Hi all,
looking for your opinions on this:
I’m writing an image processing pipeline and I would like to use CUDA’s texturing features. The question is if I should cudaArray’s or pitch linear texturing.
Looking at the simplePitchLinearTexture example on my 9800 GT gives me these results implying cudaArray’s are faster:
[simplePitchLinearTexture.exe] starting...
Bandwidth (GB/s) for pitch linear: 4.06e+001; for array: 4.29e+001
Texture fetch rate (Mpix/s) for pitch linear: 5.07e+003; for array: 5.36e+003
[simplePitchLinearTexture.exe] test results...
PASSED
I cannot write to cudaArrays from kernels on my old hardware. I want to use texturing in future kernels so I need to use cudaMemcpy2DToArray to prepare the next texture. Modifying simplePitchLinearTexture to include the time of the copy changes the numbers significantly:
[simplePitchLinearTexture.exe] starting...

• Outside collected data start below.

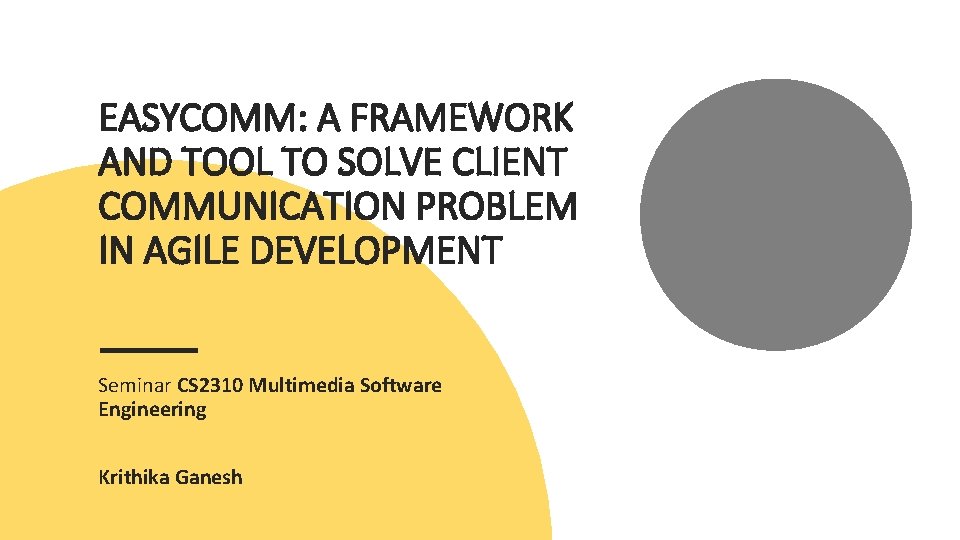 EASYCOMM: A FRAMEWORK AND TOOL TO SOLVE CLIENT COMMUNICATION PROBLEM IN AGILE DEVELOPMENT

Seminar CS2310 Multimedia Software Engineering

Krithika Ganesh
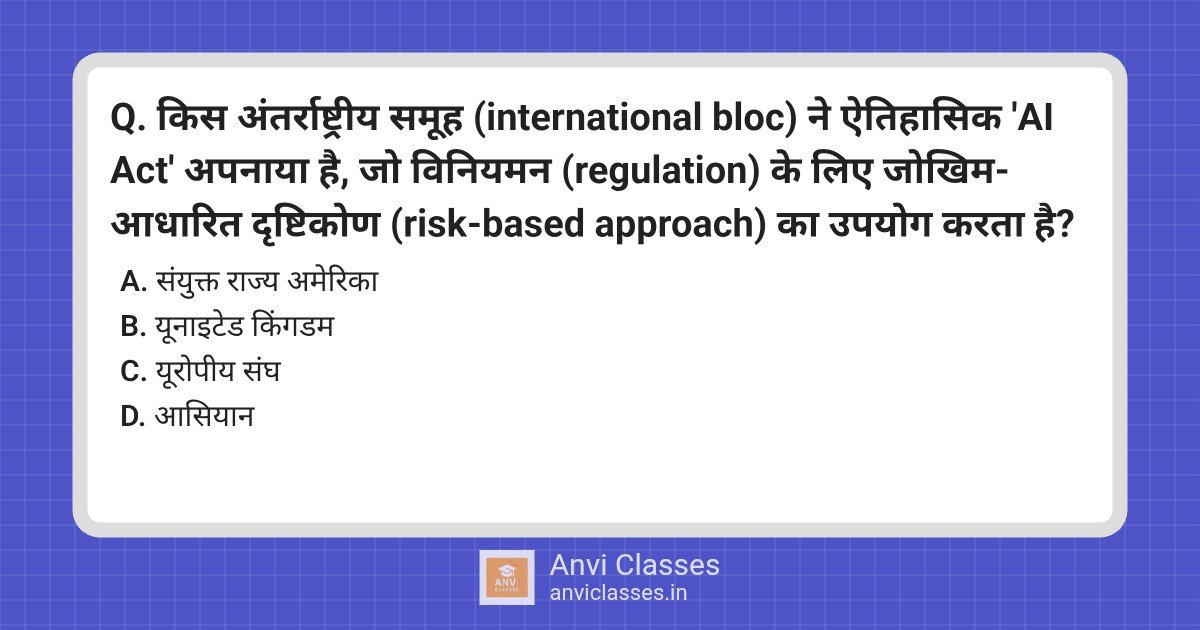 Q. किस अंतर्राष्ट्रीय समूह (international bloc) ने ऐतिहासिक 'AI Act' अपनाया है, जो विनियमन (regulation) के लिए जोखिम-आधारित दृष्टिकोण (risk-based approach) का उपयोग करता है?

A. संयुक्त राज्य अमेरिका
B. यूनाइटेड किंगडम
C. यूरोपीय संघ
D. आसियान

ANVI CLASSES
Anvi Classes
anviclasses.in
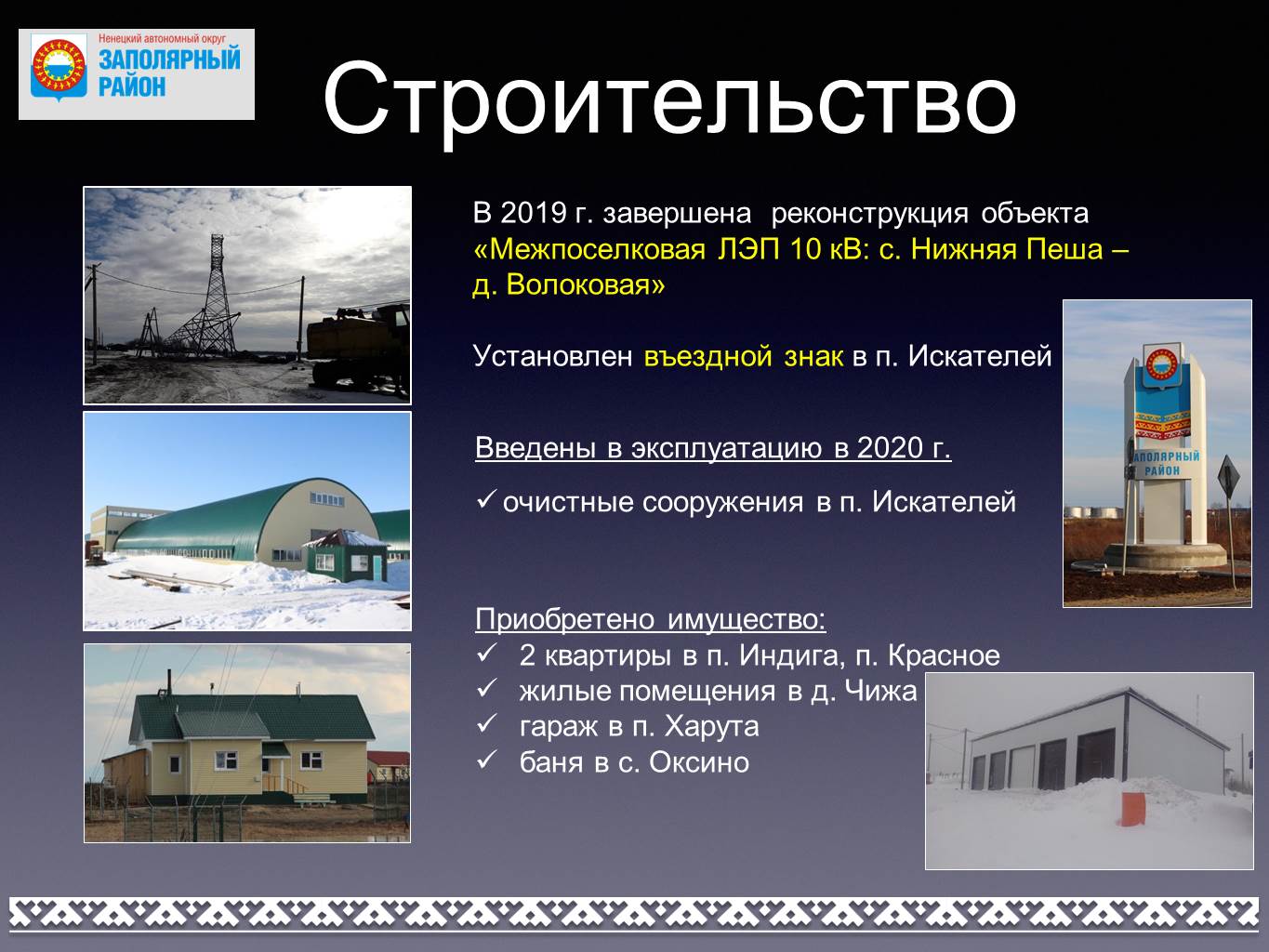 Ненецкий автономный округ
ЗАПОЛЯРНЫЙ РАЙОН

Строительство

В 2019 г. завершена реконструкция объекта «Межпоселковая ЛЭП 10 кВ: с. Нижняя Пеша – д. Волоковая»

Установлен въездной знак в п. Искателей

ЗАПОЛЯРНЫЙ РАЙОН

Введены в эксплуатацию в 2020 г.

✓ очистные сооружения в п. Искателей

Приобретено имущество:
✓ 2 квартиры в п. Индига, п. Красное
✓ жилые помещения в д. Чижа
✓ гараж в п. Харута
✓ баня в с. Оксино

Bandwidth (GB/s) for pitch linear: 4.08e+001; for array: 2.18e+001
Texture fetch rate (Mpix/s) for pitch linear: 5.10e+003; for array: 2.72e+003
Seems like the copy really costs a lot. I guess if the kernel was doing something more complex the copy time would take a smaller fraction.
Am I missing something in my analysis? Seems like linear pitch texturing is the way to go.